CHALLENGE: Produce an exact copy of all the data below, dropping every image.

INFORMATION PROVIDED:
—————

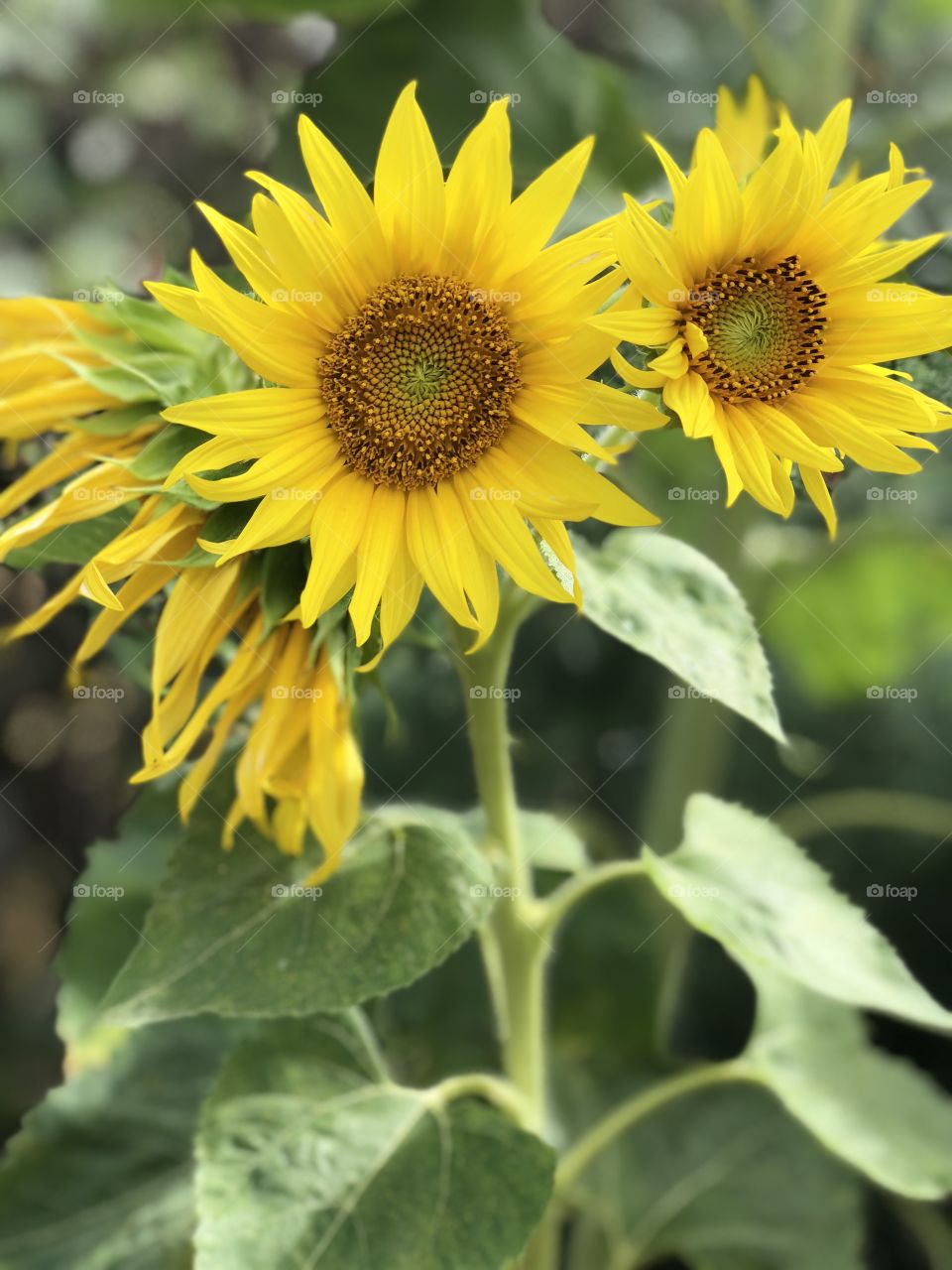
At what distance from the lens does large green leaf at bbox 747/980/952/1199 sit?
81cm

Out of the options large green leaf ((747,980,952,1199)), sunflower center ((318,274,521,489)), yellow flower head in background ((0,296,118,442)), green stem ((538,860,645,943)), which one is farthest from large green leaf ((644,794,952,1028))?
yellow flower head in background ((0,296,118,442))

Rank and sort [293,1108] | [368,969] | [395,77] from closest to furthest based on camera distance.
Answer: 1. [368,969]
2. [293,1108]
3. [395,77]

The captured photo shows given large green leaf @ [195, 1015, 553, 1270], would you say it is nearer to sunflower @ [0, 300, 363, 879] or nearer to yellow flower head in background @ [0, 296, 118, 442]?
sunflower @ [0, 300, 363, 879]

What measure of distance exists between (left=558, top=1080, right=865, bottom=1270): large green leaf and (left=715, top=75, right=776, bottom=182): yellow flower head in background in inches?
27.1

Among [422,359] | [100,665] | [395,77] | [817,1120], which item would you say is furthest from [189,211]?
[817,1120]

—————

ANSWER IN FULL:
At what distance from the lens does large green leaf at bbox 747/980/952/1199 sit?
81cm

Out of the options large green leaf ((747,980,952,1199)), sunflower center ((318,274,521,489)), yellow flower head in background ((0,296,118,442)), green stem ((538,860,645,943)), which one is farthest from large green leaf ((644,794,952,1028))?
yellow flower head in background ((0,296,118,442))

Rank and sort [293,1108] | [368,969] | [395,77] from closest to furthest based on camera distance.
Answer: 1. [368,969]
2. [293,1108]
3. [395,77]

The captured photo shows given large green leaf @ [195, 1015, 553, 1270], would you say it is nearer to sunflower @ [0, 300, 363, 879] or nearer to yellow flower head in background @ [0, 296, 118, 442]?
sunflower @ [0, 300, 363, 879]

What measure of distance exists between (left=558, top=1080, right=865, bottom=1270): large green leaf and (left=715, top=75, right=776, bottom=182): yellow flower head in background in inches?
27.1

Among [422,359] | [100,665] | [395,77] | [817,1120], which item would you say is furthest from [189,211]?
[817,1120]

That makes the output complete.